Почему-то до этой самой минуты я не осознавала реальности происходящего.
Руки трясутся, свидетельство выскальзывает из них, пока тревога разливается в груди, закупоривая артерии.
– Я не могу его подписать.
Тяжело вздохнув, Кэл ловит листок, подводит меня к кровати и располагает свидетельство на груди Матео. Он сует ручку мне в руку, затем обвивает ее своими пальцами и выводит подпись моей рукой.
Свирепое презрение вспыхивает во мне, пока я наблюдаю, как он без труда пишет мое имя, словно делал это тысячу раз.
Я стараюсь не смотреть на безжизненное тело Матео, мой желудок на грани того, чтобы отказаться от того, что осталось в нем после вчерашнего ужина. Когда Кэл отпускает меня, я отворачиваюсь от него, смахивая рукой слезы.
Если бы я знала, что ночь с ним обернется лишением любого подобия свободы, которое у меня было, я никогда бы на это не пошла.
Ведь правда?
Когда живешь, зная об уготованной тебе судьбе, когда смиришься с неизбежным, даже крошечная перемена похожа на конец света.
И хотя это правда, я не хотела выходить замуж за Матео, точно так же, как и за Кэла, но я хотя бы знала, чего от него ожидать. Мы когда-то были друзьями, в конце концов. Задолго до того, как он стал жаждать власти и жестокости и решил использовать ее против меня, когда не мог получить то, чего хотел.
Но с ним я могла справиться.
За последние несколько лет я научилась бороться, использовать его жестокость себе во благо, встречать его кулаки своими разбитыми костяшками. Все это было терпимо.
Свадьба с Кэлом же не была запланирована. Я никогда не видела его с другой женщиной, хотя полагаю, что у него их было много за тридцать два года.

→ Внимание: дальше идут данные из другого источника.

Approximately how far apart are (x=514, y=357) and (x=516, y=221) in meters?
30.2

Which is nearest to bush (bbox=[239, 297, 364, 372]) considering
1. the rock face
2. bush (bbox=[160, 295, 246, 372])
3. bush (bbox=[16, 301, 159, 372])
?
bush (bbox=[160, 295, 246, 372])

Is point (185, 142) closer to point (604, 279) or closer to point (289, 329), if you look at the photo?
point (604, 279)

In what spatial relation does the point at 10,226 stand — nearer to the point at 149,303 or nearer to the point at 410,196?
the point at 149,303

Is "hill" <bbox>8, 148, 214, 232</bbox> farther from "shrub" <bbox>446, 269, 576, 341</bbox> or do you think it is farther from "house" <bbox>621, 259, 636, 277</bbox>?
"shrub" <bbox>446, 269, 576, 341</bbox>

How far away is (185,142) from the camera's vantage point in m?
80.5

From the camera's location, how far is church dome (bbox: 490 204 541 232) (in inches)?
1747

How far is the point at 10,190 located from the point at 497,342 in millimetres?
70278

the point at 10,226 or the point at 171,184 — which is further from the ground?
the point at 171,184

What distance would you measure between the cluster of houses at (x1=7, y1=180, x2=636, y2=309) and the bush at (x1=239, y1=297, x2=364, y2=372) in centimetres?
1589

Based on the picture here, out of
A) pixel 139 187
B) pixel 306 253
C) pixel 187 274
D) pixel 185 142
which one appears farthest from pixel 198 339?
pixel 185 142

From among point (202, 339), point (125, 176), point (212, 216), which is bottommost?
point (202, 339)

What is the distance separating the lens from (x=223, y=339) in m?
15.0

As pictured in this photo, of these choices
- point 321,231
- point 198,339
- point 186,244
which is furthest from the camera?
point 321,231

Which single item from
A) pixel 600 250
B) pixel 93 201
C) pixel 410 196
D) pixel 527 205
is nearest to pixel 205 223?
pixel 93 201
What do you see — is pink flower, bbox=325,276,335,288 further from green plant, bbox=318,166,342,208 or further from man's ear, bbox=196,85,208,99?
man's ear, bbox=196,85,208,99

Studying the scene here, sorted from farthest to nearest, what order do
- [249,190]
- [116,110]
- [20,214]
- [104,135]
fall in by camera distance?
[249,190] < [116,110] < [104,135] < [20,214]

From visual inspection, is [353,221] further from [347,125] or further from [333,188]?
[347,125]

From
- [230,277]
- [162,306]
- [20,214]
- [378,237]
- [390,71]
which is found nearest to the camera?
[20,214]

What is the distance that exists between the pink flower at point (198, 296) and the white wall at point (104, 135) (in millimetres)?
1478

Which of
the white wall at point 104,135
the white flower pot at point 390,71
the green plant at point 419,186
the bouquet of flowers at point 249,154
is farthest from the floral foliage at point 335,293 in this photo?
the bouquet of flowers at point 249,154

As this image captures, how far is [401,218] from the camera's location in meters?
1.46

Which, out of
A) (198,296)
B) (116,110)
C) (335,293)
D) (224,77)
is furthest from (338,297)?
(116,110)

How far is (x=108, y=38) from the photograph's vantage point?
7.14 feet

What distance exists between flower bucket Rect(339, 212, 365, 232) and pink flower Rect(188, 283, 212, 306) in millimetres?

Даже представить не могу, как он на все это согласился, учитывая, что в последний раз, когда я его видела, он жестко трахнул меня и ушел еще до рассвета.
Остались лишь стихотворение, нацарапанное на клочке бумаги, и черная роза, надолго заставившие меня думать, что все произошедшее было лишь сном.
«У прикосновения есть память.
О, скажи мне, любовь моя,
Как мне убить его и освободиться?»
Если прощальные слова, заимствованные у Китса[7], вообще что-то значили, то только то, что Кэл больше не хотел видеть меня. И все же вот он здесь, только что заставил меня выйти за него замуж, делая вид, что другого выбора нет.
Когда папа уходит на поиски матери, я наблюдаю за тем, как Кэл продолжает упаковывать вещи. В мой желудок словно падает кирпич, когда я вспоминаю, что еще он сказал тогда, два месяца назад.
– Я не такой, как парни из твоих частных школ. Я погублю тебя и даже бровью не поведу.
– Тогда погуби меня, – сказала я, уверенная в своем умении противостоять трудностям.
Теперь я задумалась, во что же я себя, черт побери, втянула.